*TEXTO PROPORCIONADO:*

El filme de Sciamma participa de la conversación actual, por supuesto. Al plantear la historia de dos mujeres que se aman en el siglo XVIII, una pintora de nombre Marianne y una joven aristócrata, y que se acompañan en su búsqueda de la libertad, la directora retoma la solidaridad femenina que está moldeando el presente y el futuro de las sociedades. La película va más allá: cuestiona quién detona el gesto creativo. ¿Se trata del artista o del modelo? También interroga el narcisismo del creador, que tiende a ser un caníbal que se come a los otros. Estos misterios alumbran la pasión que, piano piano, surge entre Héloïse y Marianne, cuyo vínculo no es diferente del que mantiene cualquier pareja.
Con el encargo de pintar el retrato de Héloïse para que la conozca el hombre milanés con quien la comprometió su madre, Marianne desembarca en una isla. A pesar de que la caja con sus lienzos cayó en el mar mojándolos, las telas mantienen su promesa: servir de soporte a la ignición de la mirada. Una imagen sonora se repite en el filme: las chispas en chimeneas, velas y fogatas. Además de un estudio del objeto, al que hay que mirar probando varios ángulos y hacer ensayos de su representación, para crear es necesario que chisporrotee el fuego. El fuego litúrgico de Sciamma es la colaboración, la co-creación entre ambas mujeres. La modelo traiciona al silencio y cuestiona, se vuelve participante de la creación.

*TAREAS PENDIENTES:*
A) Indica si cada afirmación coincide con el texto sobre la película de Sciamma y cita las palabras que lo deciden: (i) Marianne es la joven aristócrata. (ii) La caja con los lienzos de Marianne cayó al mar. (iii) El hombre con quien comprometieron a Héloïse es de Milán.
B) Responde según el texto sobre la película de Sciamma:
(i) ¿En qué siglo ocurre la historia?
(ii) ¿Quién comprometió a Héloïse?
(iii) ¿A dónde llega Marianne con el encargo?
C) Sigue escribiendo el texto sobre la película de Sciamma a partir de su última oración.

*LOS REGISTROS:*
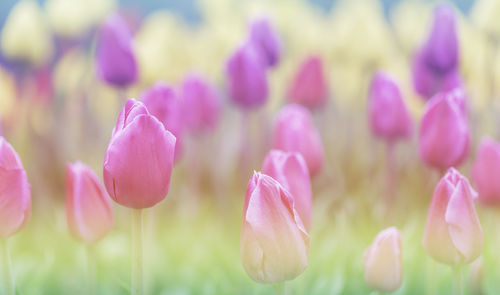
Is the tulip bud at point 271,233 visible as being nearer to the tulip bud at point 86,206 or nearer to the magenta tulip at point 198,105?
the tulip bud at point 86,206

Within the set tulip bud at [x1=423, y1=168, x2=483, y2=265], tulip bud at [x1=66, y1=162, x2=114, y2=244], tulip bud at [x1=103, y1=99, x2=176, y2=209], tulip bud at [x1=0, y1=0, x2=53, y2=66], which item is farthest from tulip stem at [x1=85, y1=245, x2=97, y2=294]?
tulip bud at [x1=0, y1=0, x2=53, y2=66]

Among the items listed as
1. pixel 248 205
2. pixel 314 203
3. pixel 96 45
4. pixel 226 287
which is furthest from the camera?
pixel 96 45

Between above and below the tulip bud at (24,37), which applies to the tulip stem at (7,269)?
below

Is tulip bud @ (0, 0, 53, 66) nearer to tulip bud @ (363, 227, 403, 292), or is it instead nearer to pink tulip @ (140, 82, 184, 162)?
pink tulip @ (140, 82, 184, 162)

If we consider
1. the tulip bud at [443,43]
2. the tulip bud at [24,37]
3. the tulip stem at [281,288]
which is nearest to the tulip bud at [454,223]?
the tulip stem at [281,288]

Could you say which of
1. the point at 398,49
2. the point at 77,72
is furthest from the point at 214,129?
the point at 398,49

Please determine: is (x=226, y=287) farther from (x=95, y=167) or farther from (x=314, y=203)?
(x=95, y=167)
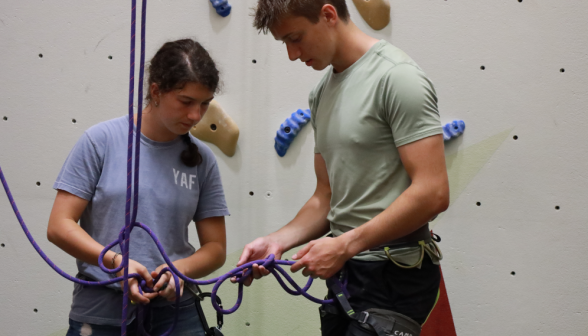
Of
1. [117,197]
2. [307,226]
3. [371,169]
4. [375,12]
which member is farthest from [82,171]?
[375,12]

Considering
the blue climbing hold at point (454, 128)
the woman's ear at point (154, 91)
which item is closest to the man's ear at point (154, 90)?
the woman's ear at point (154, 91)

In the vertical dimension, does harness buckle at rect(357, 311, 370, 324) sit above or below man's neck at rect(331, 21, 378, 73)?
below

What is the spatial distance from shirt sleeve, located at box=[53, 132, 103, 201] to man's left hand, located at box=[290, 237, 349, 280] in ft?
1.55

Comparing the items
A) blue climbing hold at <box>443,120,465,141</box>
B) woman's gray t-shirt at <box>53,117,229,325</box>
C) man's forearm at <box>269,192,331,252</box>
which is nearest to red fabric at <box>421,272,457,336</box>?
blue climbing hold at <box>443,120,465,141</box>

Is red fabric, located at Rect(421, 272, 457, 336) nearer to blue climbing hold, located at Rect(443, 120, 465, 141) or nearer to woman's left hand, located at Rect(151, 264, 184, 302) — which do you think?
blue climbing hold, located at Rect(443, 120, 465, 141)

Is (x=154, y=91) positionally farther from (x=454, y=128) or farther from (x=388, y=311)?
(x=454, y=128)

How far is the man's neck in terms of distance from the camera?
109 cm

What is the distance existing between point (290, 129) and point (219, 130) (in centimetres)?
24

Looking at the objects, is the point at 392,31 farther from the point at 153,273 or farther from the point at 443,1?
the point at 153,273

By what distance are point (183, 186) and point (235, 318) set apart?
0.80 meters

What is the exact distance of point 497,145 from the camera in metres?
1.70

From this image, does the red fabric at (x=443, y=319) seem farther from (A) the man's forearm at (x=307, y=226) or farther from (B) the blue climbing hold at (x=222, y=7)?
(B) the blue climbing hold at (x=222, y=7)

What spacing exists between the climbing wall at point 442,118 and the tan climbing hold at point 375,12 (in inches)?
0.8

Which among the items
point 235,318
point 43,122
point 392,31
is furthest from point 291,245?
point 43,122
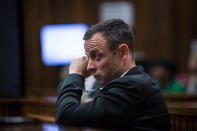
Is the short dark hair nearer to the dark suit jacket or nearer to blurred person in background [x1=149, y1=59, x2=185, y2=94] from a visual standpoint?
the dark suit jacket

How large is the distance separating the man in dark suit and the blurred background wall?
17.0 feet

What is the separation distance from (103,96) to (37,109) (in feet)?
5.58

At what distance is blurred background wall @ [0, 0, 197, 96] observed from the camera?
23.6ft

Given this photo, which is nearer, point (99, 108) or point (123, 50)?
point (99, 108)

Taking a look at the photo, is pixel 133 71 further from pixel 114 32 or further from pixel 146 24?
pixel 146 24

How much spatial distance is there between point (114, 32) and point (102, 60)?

*AQUÍ LAS RESPUESTAS:*
A)
(i) No: «una pintora de nombre Marianne y una joven aristócrata».
(ii) Sí: «la caja con sus lienzos cayó en el mar mojándolos».
(iii) Sí: «el hombre milanés con quien la comprometió su madre».

B)
(i) En el siglo XVIII.
(ii) Su madre.
(iii) A una isla.

C)
Antes de Marianne, otro pintor captó a Héloïse; el infructuoso cuadro, sin embargo, tiene la cara borrada. El borramiento hace un guiño al horror, a la tortura y la desaparición de los cuerpos. El cine ha sido testigo de ello. Ahí están las mutilaciones de las protagonistas de La pianista (Michael Haneke, 2001) y Anticristo (Lars von Trier, 2009), y el rostro golpeado de Giovanna Mezzogiorno en Vincere (Marco Bellocchio, 2009), imagen de la belleza destruida y de la mujer anulada. Vértigo es, entre muchas otras cosas, la cima del horror en el cine, una obra necrófila sobre la reconstrucción de una mujer que no existe, es el travestismo de la imagen.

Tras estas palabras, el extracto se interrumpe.